One major role of the Christian is to be the conscience of society and a worthy ambassador of the Christian faith through conduct, speech and actions.
It is expected that the conduct of the Christian could have the potential to convince non-Christians to convert to Christianity.
In addition, the Christian’s conduct will make him/her respectable in the society or the nation since his speech, conduct and contribution to society will be worthy of emulation even without any explicit witnessing or evangelism.
The Bible gives us a directive in this wise, Colossians 4:6- “Let your conversation be always full of grace, seasoned with salt, so that you may know how to answer everyone”. The Christian is, therefore, expected to be mindful of his/her speech regardless of the forum or medium of communication, be it on social media, radio, at work or even in political discussions.
This is certainly one of the basic standards required of every worthy ambassador of Christ. However, in recent times Christians, including prominent and highly placed leaders of the various denominations have become very intolerant, abusive and uninspiring to the Christian faith in Ghana.
Many Christian leaders in other jurisdictions distinguished themselves not only as ministers of the Gospel but in public conduct and speech and thereby qualifying them to counsel secular and even non-religious presidents in various jurisdictions.

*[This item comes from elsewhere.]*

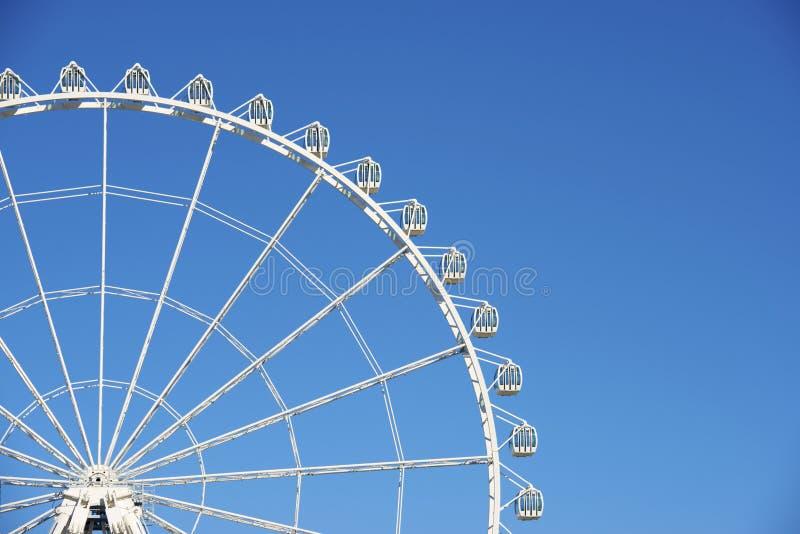 Download Колесо Ferris стоковое фото. изображение насчитывающей жизнерадостно - 37928970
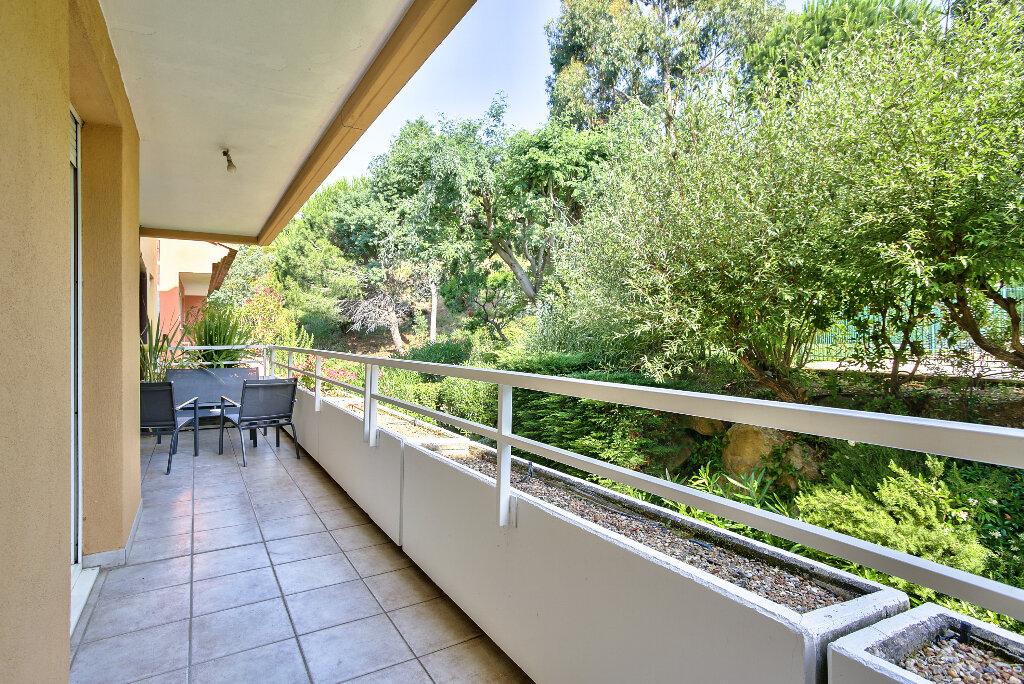 Appartement à vendre 2 51.6m2 à Mandelieu-la-Napoule vignette-9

Billy Graham, for instance, was a spiritual adviser to U.S. presidents, and he provided spiritual counsel for every president from Harry S. Truman (33rd) to Barack Obama (44th). He was particularly close to Dwight D. Eisenhower, Lyndon B. Johnson (one of Graham’s closest friends), and Richard Nixon. According to his close associates and ministry partners, Billy Graham made sure that he upheld the highest standard of Biblical morality and integrity throughout his ministry. Besides, he placed high premium on financial integrity, sexual morality, ethical publicity and partnership with the local churches. This therefore endeared him to presidents and highly placed personalities not only in U.S. but other parts of the world.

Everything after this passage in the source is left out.